2. Druk twee keer op de knop Alle wissen van het bedieningspaneel en selecteer Bevestigen op
het aanraakscherm om eventuele eerdere programmeringsselecties te annuleren.
3. Druk op de toets Startpagina Functies.
4. Selecteer de toets Werkstroom scannen op het aanraakscherm.
Opmerking:
Als de systeembeheerder verplichte velden heeft toegevoegd aan de
standaardsjabloon, wordt u verzocht de benodigde documentgegevens in te vullen meteen
nadat u de toets Werkstroom scannen hebt geselecteerd.

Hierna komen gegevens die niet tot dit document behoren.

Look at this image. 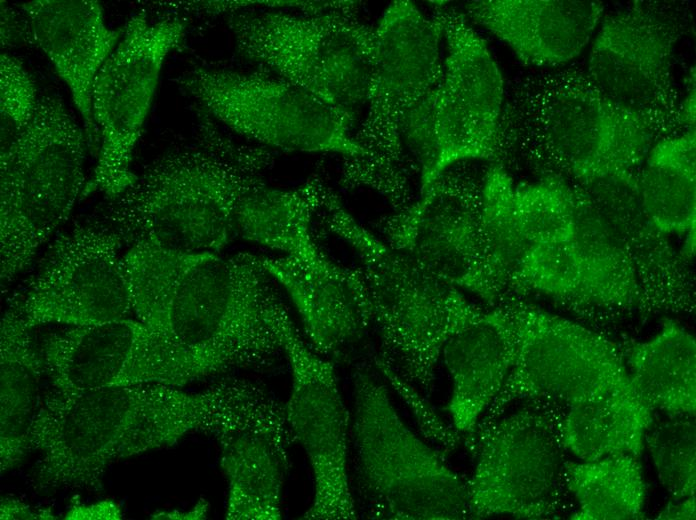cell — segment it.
<instances>
[{"instance_id": "obj_7", "label": "cell", "mask_w": 696, "mask_h": 520, "mask_svg": "<svg viewBox=\"0 0 696 520\" xmlns=\"http://www.w3.org/2000/svg\"><path fill=\"white\" fill-rule=\"evenodd\" d=\"M350 444L355 480L374 519H472L467 478L418 437L370 371L353 374Z\"/></svg>"}, {"instance_id": "obj_11", "label": "cell", "mask_w": 696, "mask_h": 520, "mask_svg": "<svg viewBox=\"0 0 696 520\" xmlns=\"http://www.w3.org/2000/svg\"><path fill=\"white\" fill-rule=\"evenodd\" d=\"M517 404L463 442L474 460L467 478L472 519L558 518L573 507L562 436L566 409L537 400Z\"/></svg>"}, {"instance_id": "obj_27", "label": "cell", "mask_w": 696, "mask_h": 520, "mask_svg": "<svg viewBox=\"0 0 696 520\" xmlns=\"http://www.w3.org/2000/svg\"><path fill=\"white\" fill-rule=\"evenodd\" d=\"M327 186L319 174L290 188L272 187L259 180L238 204L235 236L284 256L312 258L321 254L312 225Z\"/></svg>"}, {"instance_id": "obj_17", "label": "cell", "mask_w": 696, "mask_h": 520, "mask_svg": "<svg viewBox=\"0 0 696 520\" xmlns=\"http://www.w3.org/2000/svg\"><path fill=\"white\" fill-rule=\"evenodd\" d=\"M675 4L634 1L609 14L590 49L586 74L608 98L684 132L674 78L676 46L688 26Z\"/></svg>"}, {"instance_id": "obj_8", "label": "cell", "mask_w": 696, "mask_h": 520, "mask_svg": "<svg viewBox=\"0 0 696 520\" xmlns=\"http://www.w3.org/2000/svg\"><path fill=\"white\" fill-rule=\"evenodd\" d=\"M86 133L55 96L0 149V277L7 286L71 213L86 184Z\"/></svg>"}, {"instance_id": "obj_42", "label": "cell", "mask_w": 696, "mask_h": 520, "mask_svg": "<svg viewBox=\"0 0 696 520\" xmlns=\"http://www.w3.org/2000/svg\"><path fill=\"white\" fill-rule=\"evenodd\" d=\"M695 518V495L678 501L670 500L668 504L656 516V519L662 520H694Z\"/></svg>"}, {"instance_id": "obj_3", "label": "cell", "mask_w": 696, "mask_h": 520, "mask_svg": "<svg viewBox=\"0 0 696 520\" xmlns=\"http://www.w3.org/2000/svg\"><path fill=\"white\" fill-rule=\"evenodd\" d=\"M681 133L605 96L585 70L559 66L518 78L505 94L497 163L536 179L587 183L638 173L660 139Z\"/></svg>"}, {"instance_id": "obj_25", "label": "cell", "mask_w": 696, "mask_h": 520, "mask_svg": "<svg viewBox=\"0 0 696 520\" xmlns=\"http://www.w3.org/2000/svg\"><path fill=\"white\" fill-rule=\"evenodd\" d=\"M566 183L574 214L570 242L583 274L588 327L603 333L604 328L638 314V282L610 223L579 184Z\"/></svg>"}, {"instance_id": "obj_20", "label": "cell", "mask_w": 696, "mask_h": 520, "mask_svg": "<svg viewBox=\"0 0 696 520\" xmlns=\"http://www.w3.org/2000/svg\"><path fill=\"white\" fill-rule=\"evenodd\" d=\"M638 174V173H637ZM637 174L579 184L610 223L633 265L640 293L638 314H691L694 276L688 258L657 230L641 206Z\"/></svg>"}, {"instance_id": "obj_39", "label": "cell", "mask_w": 696, "mask_h": 520, "mask_svg": "<svg viewBox=\"0 0 696 520\" xmlns=\"http://www.w3.org/2000/svg\"><path fill=\"white\" fill-rule=\"evenodd\" d=\"M1 47L35 45L34 34L27 15L16 4V8L1 1Z\"/></svg>"}, {"instance_id": "obj_38", "label": "cell", "mask_w": 696, "mask_h": 520, "mask_svg": "<svg viewBox=\"0 0 696 520\" xmlns=\"http://www.w3.org/2000/svg\"><path fill=\"white\" fill-rule=\"evenodd\" d=\"M375 365L413 410L420 430L428 439L439 444L445 451L454 450L463 442V437L453 426L440 419L421 397L419 391H416L415 387L403 379L387 362L377 357Z\"/></svg>"}, {"instance_id": "obj_29", "label": "cell", "mask_w": 696, "mask_h": 520, "mask_svg": "<svg viewBox=\"0 0 696 520\" xmlns=\"http://www.w3.org/2000/svg\"><path fill=\"white\" fill-rule=\"evenodd\" d=\"M622 348L630 385L650 409L695 414L696 341L690 331L668 318L652 337Z\"/></svg>"}, {"instance_id": "obj_22", "label": "cell", "mask_w": 696, "mask_h": 520, "mask_svg": "<svg viewBox=\"0 0 696 520\" xmlns=\"http://www.w3.org/2000/svg\"><path fill=\"white\" fill-rule=\"evenodd\" d=\"M17 5L30 21L36 46L68 87L89 146H96L99 134L92 116V87L121 40L124 26H107L96 0H33Z\"/></svg>"}, {"instance_id": "obj_24", "label": "cell", "mask_w": 696, "mask_h": 520, "mask_svg": "<svg viewBox=\"0 0 696 520\" xmlns=\"http://www.w3.org/2000/svg\"><path fill=\"white\" fill-rule=\"evenodd\" d=\"M515 353V326L503 303L482 310L445 343L441 357L452 384L446 409L463 442L502 389Z\"/></svg>"}, {"instance_id": "obj_14", "label": "cell", "mask_w": 696, "mask_h": 520, "mask_svg": "<svg viewBox=\"0 0 696 520\" xmlns=\"http://www.w3.org/2000/svg\"><path fill=\"white\" fill-rule=\"evenodd\" d=\"M187 30L186 19L150 21L142 9L124 25L118 45L98 72L91 108L99 134L98 159L82 197L101 193L108 200L136 180L131 169L135 146L151 108L162 66Z\"/></svg>"}, {"instance_id": "obj_4", "label": "cell", "mask_w": 696, "mask_h": 520, "mask_svg": "<svg viewBox=\"0 0 696 520\" xmlns=\"http://www.w3.org/2000/svg\"><path fill=\"white\" fill-rule=\"evenodd\" d=\"M195 108L196 141L156 157L105 204L102 217L124 244L220 253L235 236L242 196L274 164L272 150L233 140Z\"/></svg>"}, {"instance_id": "obj_10", "label": "cell", "mask_w": 696, "mask_h": 520, "mask_svg": "<svg viewBox=\"0 0 696 520\" xmlns=\"http://www.w3.org/2000/svg\"><path fill=\"white\" fill-rule=\"evenodd\" d=\"M348 8L297 15L267 8L228 14L239 55L356 118L366 104L375 59L374 28Z\"/></svg>"}, {"instance_id": "obj_34", "label": "cell", "mask_w": 696, "mask_h": 520, "mask_svg": "<svg viewBox=\"0 0 696 520\" xmlns=\"http://www.w3.org/2000/svg\"><path fill=\"white\" fill-rule=\"evenodd\" d=\"M532 293L546 297L573 320L588 326L583 274L570 241L529 246L512 278L509 297Z\"/></svg>"}, {"instance_id": "obj_33", "label": "cell", "mask_w": 696, "mask_h": 520, "mask_svg": "<svg viewBox=\"0 0 696 520\" xmlns=\"http://www.w3.org/2000/svg\"><path fill=\"white\" fill-rule=\"evenodd\" d=\"M486 166L479 236L487 277L496 305L509 297V288L530 243L514 211V180L499 163Z\"/></svg>"}, {"instance_id": "obj_26", "label": "cell", "mask_w": 696, "mask_h": 520, "mask_svg": "<svg viewBox=\"0 0 696 520\" xmlns=\"http://www.w3.org/2000/svg\"><path fill=\"white\" fill-rule=\"evenodd\" d=\"M31 330L15 293L0 322L1 473L17 466L30 451L29 433L40 404L39 382L45 371Z\"/></svg>"}, {"instance_id": "obj_15", "label": "cell", "mask_w": 696, "mask_h": 520, "mask_svg": "<svg viewBox=\"0 0 696 520\" xmlns=\"http://www.w3.org/2000/svg\"><path fill=\"white\" fill-rule=\"evenodd\" d=\"M273 322L291 371L286 423L294 442L303 448L313 477L312 502L301 518L356 519L348 465L351 414L334 365L303 340L282 301L274 310Z\"/></svg>"}, {"instance_id": "obj_2", "label": "cell", "mask_w": 696, "mask_h": 520, "mask_svg": "<svg viewBox=\"0 0 696 520\" xmlns=\"http://www.w3.org/2000/svg\"><path fill=\"white\" fill-rule=\"evenodd\" d=\"M122 259L133 314L172 349L193 382L265 368L282 353L273 322L281 299L257 255L139 243Z\"/></svg>"}, {"instance_id": "obj_16", "label": "cell", "mask_w": 696, "mask_h": 520, "mask_svg": "<svg viewBox=\"0 0 696 520\" xmlns=\"http://www.w3.org/2000/svg\"><path fill=\"white\" fill-rule=\"evenodd\" d=\"M476 163L450 167L377 226L388 244L421 268L493 307L479 236L486 168Z\"/></svg>"}, {"instance_id": "obj_21", "label": "cell", "mask_w": 696, "mask_h": 520, "mask_svg": "<svg viewBox=\"0 0 696 520\" xmlns=\"http://www.w3.org/2000/svg\"><path fill=\"white\" fill-rule=\"evenodd\" d=\"M258 261L288 294L308 344L321 356L337 357L372 324L359 267L339 265L324 252L312 258L258 256Z\"/></svg>"}, {"instance_id": "obj_30", "label": "cell", "mask_w": 696, "mask_h": 520, "mask_svg": "<svg viewBox=\"0 0 696 520\" xmlns=\"http://www.w3.org/2000/svg\"><path fill=\"white\" fill-rule=\"evenodd\" d=\"M637 189L650 223L665 235L695 234L696 133L658 140L637 174Z\"/></svg>"}, {"instance_id": "obj_32", "label": "cell", "mask_w": 696, "mask_h": 520, "mask_svg": "<svg viewBox=\"0 0 696 520\" xmlns=\"http://www.w3.org/2000/svg\"><path fill=\"white\" fill-rule=\"evenodd\" d=\"M568 490L576 520H637L645 516L646 483L640 457L611 455L566 462Z\"/></svg>"}, {"instance_id": "obj_13", "label": "cell", "mask_w": 696, "mask_h": 520, "mask_svg": "<svg viewBox=\"0 0 696 520\" xmlns=\"http://www.w3.org/2000/svg\"><path fill=\"white\" fill-rule=\"evenodd\" d=\"M175 82L215 122L252 144L285 152L364 155L351 116L260 69L195 66Z\"/></svg>"}, {"instance_id": "obj_28", "label": "cell", "mask_w": 696, "mask_h": 520, "mask_svg": "<svg viewBox=\"0 0 696 520\" xmlns=\"http://www.w3.org/2000/svg\"><path fill=\"white\" fill-rule=\"evenodd\" d=\"M217 441L227 481L225 518L281 519L291 443L257 431L231 433Z\"/></svg>"}, {"instance_id": "obj_19", "label": "cell", "mask_w": 696, "mask_h": 520, "mask_svg": "<svg viewBox=\"0 0 696 520\" xmlns=\"http://www.w3.org/2000/svg\"><path fill=\"white\" fill-rule=\"evenodd\" d=\"M39 350L51 388L62 391L193 382L172 349L136 317L64 326L47 333Z\"/></svg>"}, {"instance_id": "obj_9", "label": "cell", "mask_w": 696, "mask_h": 520, "mask_svg": "<svg viewBox=\"0 0 696 520\" xmlns=\"http://www.w3.org/2000/svg\"><path fill=\"white\" fill-rule=\"evenodd\" d=\"M443 75L409 115L405 147L419 178V192L462 162H497L505 84L486 42L464 12L441 4Z\"/></svg>"}, {"instance_id": "obj_12", "label": "cell", "mask_w": 696, "mask_h": 520, "mask_svg": "<svg viewBox=\"0 0 696 520\" xmlns=\"http://www.w3.org/2000/svg\"><path fill=\"white\" fill-rule=\"evenodd\" d=\"M501 303L515 326V358L502 389L475 430L522 401H543L568 409L631 386L623 348L606 334L523 297H509Z\"/></svg>"}, {"instance_id": "obj_43", "label": "cell", "mask_w": 696, "mask_h": 520, "mask_svg": "<svg viewBox=\"0 0 696 520\" xmlns=\"http://www.w3.org/2000/svg\"><path fill=\"white\" fill-rule=\"evenodd\" d=\"M208 511V503L205 500L199 501L194 508L189 512H180L179 510L174 511H161L152 515V518L156 519H182V518H193V519H203L206 517Z\"/></svg>"}, {"instance_id": "obj_31", "label": "cell", "mask_w": 696, "mask_h": 520, "mask_svg": "<svg viewBox=\"0 0 696 520\" xmlns=\"http://www.w3.org/2000/svg\"><path fill=\"white\" fill-rule=\"evenodd\" d=\"M654 411L628 387L565 410L564 445L575 458L592 461L631 454L640 457Z\"/></svg>"}, {"instance_id": "obj_41", "label": "cell", "mask_w": 696, "mask_h": 520, "mask_svg": "<svg viewBox=\"0 0 696 520\" xmlns=\"http://www.w3.org/2000/svg\"><path fill=\"white\" fill-rule=\"evenodd\" d=\"M119 506L108 500L93 504H74L67 511L65 519H121Z\"/></svg>"}, {"instance_id": "obj_37", "label": "cell", "mask_w": 696, "mask_h": 520, "mask_svg": "<svg viewBox=\"0 0 696 520\" xmlns=\"http://www.w3.org/2000/svg\"><path fill=\"white\" fill-rule=\"evenodd\" d=\"M39 98L35 83L21 61L8 53L0 56L1 147L28 126Z\"/></svg>"}, {"instance_id": "obj_36", "label": "cell", "mask_w": 696, "mask_h": 520, "mask_svg": "<svg viewBox=\"0 0 696 520\" xmlns=\"http://www.w3.org/2000/svg\"><path fill=\"white\" fill-rule=\"evenodd\" d=\"M513 202L530 245L570 241L574 214L565 181L543 178L515 184Z\"/></svg>"}, {"instance_id": "obj_35", "label": "cell", "mask_w": 696, "mask_h": 520, "mask_svg": "<svg viewBox=\"0 0 696 520\" xmlns=\"http://www.w3.org/2000/svg\"><path fill=\"white\" fill-rule=\"evenodd\" d=\"M661 485L670 500L678 501L696 491V421L695 414L654 412L644 435Z\"/></svg>"}, {"instance_id": "obj_40", "label": "cell", "mask_w": 696, "mask_h": 520, "mask_svg": "<svg viewBox=\"0 0 696 520\" xmlns=\"http://www.w3.org/2000/svg\"><path fill=\"white\" fill-rule=\"evenodd\" d=\"M0 518L3 519H56L52 508H33L20 499L4 497L0 502Z\"/></svg>"}, {"instance_id": "obj_5", "label": "cell", "mask_w": 696, "mask_h": 520, "mask_svg": "<svg viewBox=\"0 0 696 520\" xmlns=\"http://www.w3.org/2000/svg\"><path fill=\"white\" fill-rule=\"evenodd\" d=\"M318 216L359 259L379 357L429 396L445 343L483 309L361 225L330 187Z\"/></svg>"}, {"instance_id": "obj_6", "label": "cell", "mask_w": 696, "mask_h": 520, "mask_svg": "<svg viewBox=\"0 0 696 520\" xmlns=\"http://www.w3.org/2000/svg\"><path fill=\"white\" fill-rule=\"evenodd\" d=\"M375 31V59L366 115L354 137L364 155L343 158L339 183L367 188L393 210L409 204L417 168L403 141L409 115L443 75V27L412 1L392 2Z\"/></svg>"}, {"instance_id": "obj_1", "label": "cell", "mask_w": 696, "mask_h": 520, "mask_svg": "<svg viewBox=\"0 0 696 520\" xmlns=\"http://www.w3.org/2000/svg\"><path fill=\"white\" fill-rule=\"evenodd\" d=\"M281 403L261 385L228 377L204 390L140 383L85 391L51 388L34 417L33 486L99 490L114 462L177 444L194 433L269 432Z\"/></svg>"}, {"instance_id": "obj_18", "label": "cell", "mask_w": 696, "mask_h": 520, "mask_svg": "<svg viewBox=\"0 0 696 520\" xmlns=\"http://www.w3.org/2000/svg\"><path fill=\"white\" fill-rule=\"evenodd\" d=\"M123 244L104 220L78 222L61 233L24 291L16 293L28 326H85L129 317Z\"/></svg>"}, {"instance_id": "obj_23", "label": "cell", "mask_w": 696, "mask_h": 520, "mask_svg": "<svg viewBox=\"0 0 696 520\" xmlns=\"http://www.w3.org/2000/svg\"><path fill=\"white\" fill-rule=\"evenodd\" d=\"M604 11L599 1L477 0L465 15L504 42L526 65L563 66L589 42Z\"/></svg>"}]
</instances>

5. Selecteer een werkstroom in het scherm Een werkstroom kiezen (indien weergegeven) of
selecteer Wijzigen om een werkstroom te kiezen.
Opmerking:
Zorg zo nodig dat de meest recente sjablonen beschikbaar zijn door Bijwerken en
daarna Nu bijwerken te selecteren in het venster Sjablonen bijwerken bevestigen.
6. Selecteer het tabblad Opslagopties.
7. Selecteer de toets Als bestand al bestaat.
8. Selecteer de gewenste optie voor Als bestand al bestaat.
•
Nummer aan naam toevoegen (000,001,002...): hiermee wordt een volgnummer aan
het einde van de bestandsnaam toegevoegd.
•
Datum en tijd aan naam toevoegen (JJJJMMDDuummss): hiermee worden de huidige
datum en tijd aan het einde van de bestandsnaam toegevoegd.
•
Toevoegen aan <bestandsindeling> map: hiermee wordt een map gemaakt met
dezelfde naam als het bestand en wordt het nieuwe bestand aan de map toegevoegd. De
naam van de map varieert, afhankelijk van de geselecteerde bestandsindeling. Als de
aflevering bijvoorbeeld een PDF-bestand is, is de optie Toevoegen aan PDF-map.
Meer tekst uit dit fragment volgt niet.